Mengenai para guru, ia belajar kepada para pembesar ulama Al-Azhar pada saat itu, seperti Syekhul-Azhar Muhammad Mushthafa Al-Maraghi, Syekhul-Azhar Muhammad Mamun Asy-Syinnawi, Syekhul-Azhar Muhammad Al-Khadhir Husain, Syekh Isa Mannun, Syekh Muhammad Zahid Al-Kautsari, dan Syekh Muhammad Habibullah Asy-Syinqithi. Nama-nama besar yang sudah tidak diragukan lagi kepakarannya dalam dunia intelektual. Hanya saja, penulis belum mendapatkan sumber mengenai sosok yang menjadi penyelia disertasi dan para pengujinya. Karena data ini mesti langsung dilihat di dalam naskah disertasi aslinya, mengingat nama penyelia dan penguji tidak tertera dalam buku At-Tafsir wa Al-Mufassirun yang tersebar secara luas pada hari ini.

Masa Pengabdian

Karir Adz-Dzahabi telah dimulai sejak ia berada di jenjang Dirasat Ulya. Sembari kuliah, ia juga berprofesi sebagai imam di bawah Kementerian Wakaf Mesir. Selanjutnya, setelah menyelesaikan jenjang doktoral, ia dilantik sebagai pengajar di Ma’had Al-Azhar Kairo di tahun yang sama.

Setelah setahun mengajar, ia dipilih sebagai duta Al-Azhar di Arab Saudi bersama sejumlah ulama Al-Azhar lainnya. Di negara ini, ia mengajar di Madrasah Dar At-Tauhid, Kota Thaif hingga tahun 1370 H (1951 M), karena ia dipindah-tugaskan ke Madinah Al-Munawwarah selama setahun. Setelah masa khidmah berlalu, ia kembali ke Kairo, Mesir pada tahun 1371 H (1952 M) di tempat di mana ia dulu mengajar. Beberapa tahun setelahnya, jenjang karirnya pun naik. Ia dilantik menjadi pengajar di Fakultas Syariah Universitas Al-Azhar pada tahun 1374 H (1955 M).

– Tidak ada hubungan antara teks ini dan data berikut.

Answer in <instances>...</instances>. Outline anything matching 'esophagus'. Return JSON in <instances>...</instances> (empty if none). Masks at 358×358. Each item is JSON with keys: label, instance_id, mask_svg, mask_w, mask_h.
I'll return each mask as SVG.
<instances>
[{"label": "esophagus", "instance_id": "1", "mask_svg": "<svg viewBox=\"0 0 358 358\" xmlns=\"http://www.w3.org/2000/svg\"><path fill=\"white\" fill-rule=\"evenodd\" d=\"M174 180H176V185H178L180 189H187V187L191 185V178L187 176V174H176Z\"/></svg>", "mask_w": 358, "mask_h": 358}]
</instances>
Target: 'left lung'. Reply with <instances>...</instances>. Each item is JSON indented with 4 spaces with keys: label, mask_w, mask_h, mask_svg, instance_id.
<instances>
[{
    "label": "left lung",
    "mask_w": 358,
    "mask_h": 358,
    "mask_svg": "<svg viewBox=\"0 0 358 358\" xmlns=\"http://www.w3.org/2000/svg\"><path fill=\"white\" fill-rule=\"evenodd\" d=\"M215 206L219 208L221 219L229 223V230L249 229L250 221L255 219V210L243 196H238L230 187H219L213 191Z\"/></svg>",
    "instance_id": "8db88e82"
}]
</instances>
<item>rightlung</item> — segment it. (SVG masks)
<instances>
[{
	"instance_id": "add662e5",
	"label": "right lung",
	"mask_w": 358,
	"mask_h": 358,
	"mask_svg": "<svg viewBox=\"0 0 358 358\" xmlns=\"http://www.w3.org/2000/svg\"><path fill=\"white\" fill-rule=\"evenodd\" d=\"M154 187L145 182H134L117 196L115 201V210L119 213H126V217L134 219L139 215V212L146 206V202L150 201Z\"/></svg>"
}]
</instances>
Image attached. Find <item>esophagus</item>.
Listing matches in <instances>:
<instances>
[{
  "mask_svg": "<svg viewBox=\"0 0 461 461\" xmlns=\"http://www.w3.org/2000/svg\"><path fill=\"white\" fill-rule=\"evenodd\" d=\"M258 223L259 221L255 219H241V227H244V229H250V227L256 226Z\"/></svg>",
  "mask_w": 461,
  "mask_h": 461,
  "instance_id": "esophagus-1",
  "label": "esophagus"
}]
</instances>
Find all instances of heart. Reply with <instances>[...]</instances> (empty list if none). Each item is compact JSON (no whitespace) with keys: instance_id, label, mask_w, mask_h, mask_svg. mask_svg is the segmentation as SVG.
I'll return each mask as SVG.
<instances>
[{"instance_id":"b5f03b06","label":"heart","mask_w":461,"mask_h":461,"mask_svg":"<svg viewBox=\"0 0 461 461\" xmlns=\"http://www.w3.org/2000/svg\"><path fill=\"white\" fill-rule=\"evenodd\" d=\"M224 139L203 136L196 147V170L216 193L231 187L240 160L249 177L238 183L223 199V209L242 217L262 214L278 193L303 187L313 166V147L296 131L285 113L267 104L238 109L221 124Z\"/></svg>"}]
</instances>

Ia juga pernah menjadi dosen terbang di Universitas Baghdad, Irak selama 2 kali: di Fakultas Hukum pada tahun 1374 H (1955 M) dan Fakultas Syariah pada tahun 1380 H (1962 M). Pada fakultas terakhir, ia menjadi Ketua Prodi Ilmu Syariah. Selain Arab Saudi dan Irak, ia juga pernah menjadi dosen terbang di Kuwait selama 3 tahun, dari tahun 1387 H (1968 M) hingga 1390 H (1971 M). Di sini, ia diminta mengajar Universitas Kuwait pada Jurusan Tafsir dan Hadits. Setelah kepulangannya dari Kuwait, ia kemudian dilantik sebagai guru besar di Fakultas Usuludin Universitas Al-Azhar.

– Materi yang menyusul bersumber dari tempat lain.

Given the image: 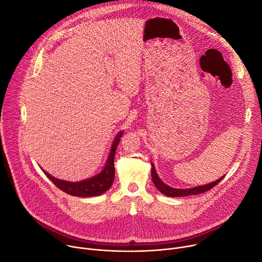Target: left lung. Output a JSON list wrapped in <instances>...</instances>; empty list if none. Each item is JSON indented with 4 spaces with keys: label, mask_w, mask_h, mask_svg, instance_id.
Masks as SVG:
<instances>
[{
    "label": "left lung",
    "mask_w": 262,
    "mask_h": 262,
    "mask_svg": "<svg viewBox=\"0 0 262 262\" xmlns=\"http://www.w3.org/2000/svg\"><path fill=\"white\" fill-rule=\"evenodd\" d=\"M151 175H152V180H153V184L155 185V187L162 192L163 194L170 196V197H182V196H189V195H196V194H200V193H204L207 192L209 190H211L213 187H215L216 185L219 184V182L223 180V178L225 176H223L221 178H219L218 180H215V182L209 184V185H205V186H199V187H195L192 189H174L171 188L169 186H167L165 183H163L160 178L158 177L155 168L152 164V169H151Z\"/></svg>",
    "instance_id": "8db88e82"
}]
</instances>
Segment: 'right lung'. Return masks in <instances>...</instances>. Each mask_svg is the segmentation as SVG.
I'll return each instance as SVG.
<instances>
[{
	"label": "right lung",
	"instance_id": "right-lung-1",
	"mask_svg": "<svg viewBox=\"0 0 262 262\" xmlns=\"http://www.w3.org/2000/svg\"><path fill=\"white\" fill-rule=\"evenodd\" d=\"M122 136H123V131L119 132L114 139L112 148H111V152H110V155L108 157L107 164H106L104 170L92 178L83 180V182H79V183H70V182H66V180L57 179L45 171H44V173L58 189H61L63 192L70 194L72 196L91 197V196H97V195L103 194L113 184L114 175H115L114 156H115V151L118 146L120 137Z\"/></svg>",
	"mask_w": 262,
	"mask_h": 262
}]
</instances>
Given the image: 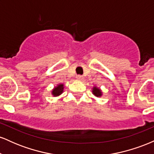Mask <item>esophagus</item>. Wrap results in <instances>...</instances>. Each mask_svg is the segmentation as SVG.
Listing matches in <instances>:
<instances>
[{"mask_svg":"<svg viewBox=\"0 0 154 154\" xmlns=\"http://www.w3.org/2000/svg\"><path fill=\"white\" fill-rule=\"evenodd\" d=\"M76 78H77V79H79V80H81V79H83V77H82V75H78L76 76Z\"/></svg>","mask_w":154,"mask_h":154,"instance_id":"obj_1","label":"esophagus"}]
</instances>
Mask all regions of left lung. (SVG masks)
<instances>
[{
	"label": "left lung",
	"instance_id": "8db88e82",
	"mask_svg": "<svg viewBox=\"0 0 154 154\" xmlns=\"http://www.w3.org/2000/svg\"><path fill=\"white\" fill-rule=\"evenodd\" d=\"M93 93L97 97H99L101 95V91H100V90L99 89V88H97L96 87L93 88Z\"/></svg>",
	"mask_w": 154,
	"mask_h": 154
}]
</instances>
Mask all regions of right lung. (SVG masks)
<instances>
[{
	"instance_id": "add662e5",
	"label": "right lung",
	"mask_w": 154,
	"mask_h": 154,
	"mask_svg": "<svg viewBox=\"0 0 154 154\" xmlns=\"http://www.w3.org/2000/svg\"><path fill=\"white\" fill-rule=\"evenodd\" d=\"M63 90V84H60L57 87H56L52 91V94L54 95V96H58V95H61L62 93Z\"/></svg>"
}]
</instances>
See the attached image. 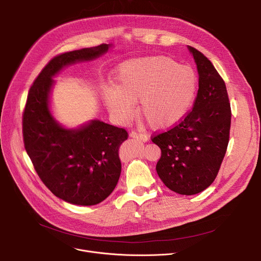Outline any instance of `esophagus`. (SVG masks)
<instances>
[{"label": "esophagus", "instance_id": "esophagus-1", "mask_svg": "<svg viewBox=\"0 0 261 261\" xmlns=\"http://www.w3.org/2000/svg\"><path fill=\"white\" fill-rule=\"evenodd\" d=\"M129 136L134 140H138V141H141V142H148L149 138L146 135V134H142V133H139V132H135V131H131L129 133Z\"/></svg>", "mask_w": 261, "mask_h": 261}]
</instances>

Pada 13 Zulhijah 1391 H (29 Januari 1972 M), ia dilantik sebagai Wasekjen Majma’ Al-Buhuts Al-Islamiyyah (Akademi Riset Islam) di Al-Azhar, lalu menjadi Dekan Fakultas Usuludin tak lama setelahnya, yakni pada 14 Syakban 1392 H (22 september 1972 M), menggantikan Syekh ‘Awadhullah Jad Hijazi.

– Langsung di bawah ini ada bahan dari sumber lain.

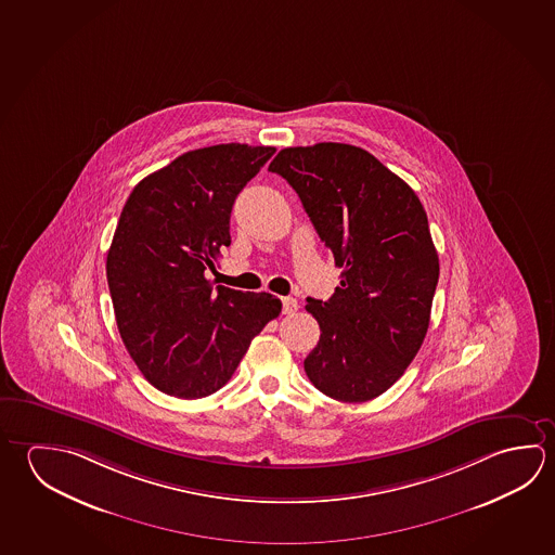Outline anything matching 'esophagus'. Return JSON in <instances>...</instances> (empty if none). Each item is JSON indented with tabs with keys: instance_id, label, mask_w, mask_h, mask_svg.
I'll list each match as a JSON object with an SVG mask.
<instances>
[{
	"instance_id": "esophagus-1",
	"label": "esophagus",
	"mask_w": 555,
	"mask_h": 555,
	"mask_svg": "<svg viewBox=\"0 0 555 555\" xmlns=\"http://www.w3.org/2000/svg\"><path fill=\"white\" fill-rule=\"evenodd\" d=\"M296 310H298V301L294 300V298H282V313L292 315Z\"/></svg>"
}]
</instances>
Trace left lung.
Segmentation results:
<instances>
[{
  "label": "left lung",
  "instance_id": "obj_1",
  "mask_svg": "<svg viewBox=\"0 0 555 555\" xmlns=\"http://www.w3.org/2000/svg\"><path fill=\"white\" fill-rule=\"evenodd\" d=\"M269 171L298 193L343 269L330 300L308 298L321 335L304 370L330 398H378L427 335L440 271L427 212L403 179L350 144L284 147Z\"/></svg>",
  "mask_w": 555,
  "mask_h": 555
}]
</instances>
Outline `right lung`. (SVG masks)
I'll list each match as a JSON object with an SVG mask.
<instances>
[{"label":"right lung","mask_w":555,"mask_h":555,"mask_svg":"<svg viewBox=\"0 0 555 555\" xmlns=\"http://www.w3.org/2000/svg\"><path fill=\"white\" fill-rule=\"evenodd\" d=\"M273 154L234 142L186 152L142 179L120 212L107 254L118 333L144 378L167 396L218 391L281 313L273 294L206 279L220 247L232 244L235 196Z\"/></svg>","instance_id":"obj_1"}]
</instances>
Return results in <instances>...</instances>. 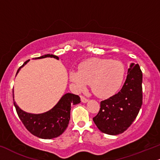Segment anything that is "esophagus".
Here are the masks:
<instances>
[{"label": "esophagus", "mask_w": 160, "mask_h": 160, "mask_svg": "<svg viewBox=\"0 0 160 160\" xmlns=\"http://www.w3.org/2000/svg\"><path fill=\"white\" fill-rule=\"evenodd\" d=\"M81 100H82V102H83V103H86V102H88V99L86 97H84L83 96H81Z\"/></svg>", "instance_id": "1"}]
</instances>
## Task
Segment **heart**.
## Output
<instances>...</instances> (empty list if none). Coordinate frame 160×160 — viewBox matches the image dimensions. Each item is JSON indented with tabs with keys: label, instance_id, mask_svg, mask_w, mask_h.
Masks as SVG:
<instances>
[{
	"label": "heart",
	"instance_id": "heart-1",
	"mask_svg": "<svg viewBox=\"0 0 160 160\" xmlns=\"http://www.w3.org/2000/svg\"><path fill=\"white\" fill-rule=\"evenodd\" d=\"M125 74V67L119 61L93 58L80 64L78 70H71L70 79L77 90H84L90 84L96 96L108 98L118 91Z\"/></svg>",
	"mask_w": 160,
	"mask_h": 160
}]
</instances>
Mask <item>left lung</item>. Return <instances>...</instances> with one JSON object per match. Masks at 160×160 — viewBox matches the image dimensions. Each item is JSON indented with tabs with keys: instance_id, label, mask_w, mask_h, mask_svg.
I'll list each match as a JSON object with an SVG mask.
<instances>
[{
	"instance_id": "left-lung-1",
	"label": "left lung",
	"mask_w": 160,
	"mask_h": 160,
	"mask_svg": "<svg viewBox=\"0 0 160 160\" xmlns=\"http://www.w3.org/2000/svg\"><path fill=\"white\" fill-rule=\"evenodd\" d=\"M142 72L139 65L131 63L121 90L102 101L99 111L92 119L102 133L118 135L131 125L142 104Z\"/></svg>"
}]
</instances>
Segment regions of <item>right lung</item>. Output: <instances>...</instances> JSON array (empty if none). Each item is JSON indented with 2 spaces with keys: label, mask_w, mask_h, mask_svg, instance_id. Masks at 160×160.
<instances>
[{
  "label": "right lung",
  "mask_w": 160,
  "mask_h": 160,
  "mask_svg": "<svg viewBox=\"0 0 160 160\" xmlns=\"http://www.w3.org/2000/svg\"><path fill=\"white\" fill-rule=\"evenodd\" d=\"M47 57L56 58L58 57L54 55L47 54L36 58H44ZM29 60L24 62L17 71L27 64ZM16 73V74H17ZM14 101V96H13ZM78 96L72 93L64 94L53 108L44 113L32 114L23 111L14 101V105L16 109L19 119L22 122L28 131L35 137L44 139H50L59 137L64 133L68 128L70 119V110L72 104L80 103Z\"/></svg>",
  "instance_id": "obj_1"
}]
</instances>
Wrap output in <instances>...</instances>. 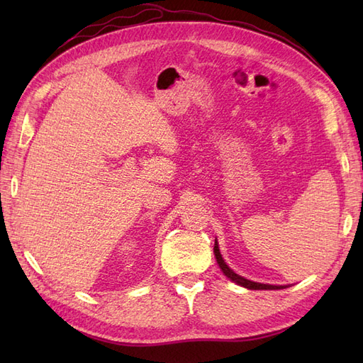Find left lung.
Wrapping results in <instances>:
<instances>
[{
	"mask_svg": "<svg viewBox=\"0 0 363 363\" xmlns=\"http://www.w3.org/2000/svg\"><path fill=\"white\" fill-rule=\"evenodd\" d=\"M213 252H215V259H216V263L218 267L221 268L224 276L232 280L233 283L239 284V286L242 288H247V289H255V291H274V289H284V288H289V284H268V283H257V281H252V280H248L242 276H239V274H236L232 268H230L225 260L223 259V255L221 251H219V245H218V240L215 239V247H213Z\"/></svg>",
	"mask_w": 363,
	"mask_h": 363,
	"instance_id": "1",
	"label": "left lung"
}]
</instances>
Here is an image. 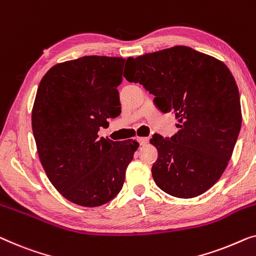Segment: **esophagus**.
<instances>
[{
	"label": "esophagus",
	"mask_w": 256,
	"mask_h": 256,
	"mask_svg": "<svg viewBox=\"0 0 256 256\" xmlns=\"http://www.w3.org/2000/svg\"><path fill=\"white\" fill-rule=\"evenodd\" d=\"M137 140H138L140 146H146V144H148V142H149V138H148V137H138Z\"/></svg>",
	"instance_id": "esophagus-1"
}]
</instances>
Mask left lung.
I'll return each instance as SVG.
<instances>
[{
	"label": "left lung",
	"mask_w": 256,
	"mask_h": 256,
	"mask_svg": "<svg viewBox=\"0 0 256 256\" xmlns=\"http://www.w3.org/2000/svg\"><path fill=\"white\" fill-rule=\"evenodd\" d=\"M128 82L154 96L162 113H173L179 132L154 134V180L168 194L192 198L217 182L231 159L242 128L239 90L223 62L187 46L128 58Z\"/></svg>",
	"instance_id": "left-lung-1"
}]
</instances>
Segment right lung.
<instances>
[{
	"label": "right lung",
	"mask_w": 256,
	"mask_h": 256,
	"mask_svg": "<svg viewBox=\"0 0 256 256\" xmlns=\"http://www.w3.org/2000/svg\"><path fill=\"white\" fill-rule=\"evenodd\" d=\"M122 58L83 56L46 72L32 110V130L48 179L70 202L99 206L119 194L136 140L98 136L121 113Z\"/></svg>",
	"instance_id": "add662e5"
}]
</instances>
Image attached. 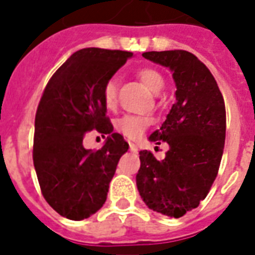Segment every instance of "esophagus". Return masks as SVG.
<instances>
[{"instance_id":"1","label":"esophagus","mask_w":255,"mask_h":255,"mask_svg":"<svg viewBox=\"0 0 255 255\" xmlns=\"http://www.w3.org/2000/svg\"><path fill=\"white\" fill-rule=\"evenodd\" d=\"M129 150H131L132 153H136V151H138V147H136V144H135V143H129Z\"/></svg>"}]
</instances>
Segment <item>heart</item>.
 Masks as SVG:
<instances>
[{
	"label": "heart",
	"instance_id": "obj_1",
	"mask_svg": "<svg viewBox=\"0 0 255 255\" xmlns=\"http://www.w3.org/2000/svg\"><path fill=\"white\" fill-rule=\"evenodd\" d=\"M138 78L144 83V86L153 91V93H160L164 89V76L161 75L157 69L153 68H140L138 72ZM102 102L105 105L106 109H115L116 106V97H117V84L115 79H109L104 87H102ZM150 119L144 116H138V115H126V116L117 119L115 122V128L117 132H120L128 139H138L142 136L144 129L149 127Z\"/></svg>",
	"mask_w": 255,
	"mask_h": 255
}]
</instances>
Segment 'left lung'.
<instances>
[{
  "label": "left lung",
  "mask_w": 255,
  "mask_h": 255,
  "mask_svg": "<svg viewBox=\"0 0 255 255\" xmlns=\"http://www.w3.org/2000/svg\"><path fill=\"white\" fill-rule=\"evenodd\" d=\"M144 58L171 69L176 102L149 136L166 142L169 150L158 161L139 151L136 186L149 209L179 219L206 198L219 172L225 142V105L208 67L186 50L146 52Z\"/></svg>",
  "instance_id": "1"
}]
</instances>
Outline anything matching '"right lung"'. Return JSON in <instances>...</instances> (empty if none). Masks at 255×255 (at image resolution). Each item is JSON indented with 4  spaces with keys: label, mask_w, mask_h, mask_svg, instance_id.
Listing matches in <instances>:
<instances>
[{
    "label": "right lung",
    "mask_w": 255,
    "mask_h": 255,
    "mask_svg": "<svg viewBox=\"0 0 255 255\" xmlns=\"http://www.w3.org/2000/svg\"><path fill=\"white\" fill-rule=\"evenodd\" d=\"M132 57L131 52L87 47L58 68L42 94L35 115L32 160L46 202L69 220L89 219L105 203L119 160L127 153L113 132L102 87ZM108 134L100 150L84 149L85 133Z\"/></svg>",
    "instance_id": "right-lung-1"
}]
</instances>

Dua tahun sejak menduduki kursi dekan, Adz-Dzahabi dilantik menjadi Sekjen Majma’ Al-Buhuts Al-Islamiyyah pada 10 Jumadilawal 1394 H (1 Juni 1974 M) menggantikan Syekh Muhammad Abdurrahman Bishar. Ia tidak lama menjabat sekjen, karena pada 3 Rabiulakhir 1395 H (15 April 1975 M), ia dilantik sebagai Menteri Wakaf Mesir, meski ia mengundurkan diri dari jabatan tersebut pada bulan Zulkaidah 1396 H (November 1976 M) karena berbagai hal seputar politik. Bahkan, di akhir jabatan, ia pernah berkata, “Aku tidak melakukan apapun selama di kementerian. Lebih baik aku kembali ke kuliah sebagai pengajar jika tidak dapat melakukan sesuatu dengan benar.”

Karya Tulis

Adz-Dzahabi telah melalui banyak hal dalam karier kehidupan. Ia pernah menjadi imam, pengajar, hingga menteri. Namun, di sela-sela kesibukan yang tiada henti tersebut, ia masih menyempatkan diri untuk menulis di berbagai majalah, seperti Majalah Al-Azhar, Majalah Al-Wa’yu Al-Islami, Majalah Al-Buhuts Al-Islamiyyah, Majalah At-Tauhid, Majalah At-Tadhamun Al-Islami, dan Majalah Al-Ba’ts Al-Islami.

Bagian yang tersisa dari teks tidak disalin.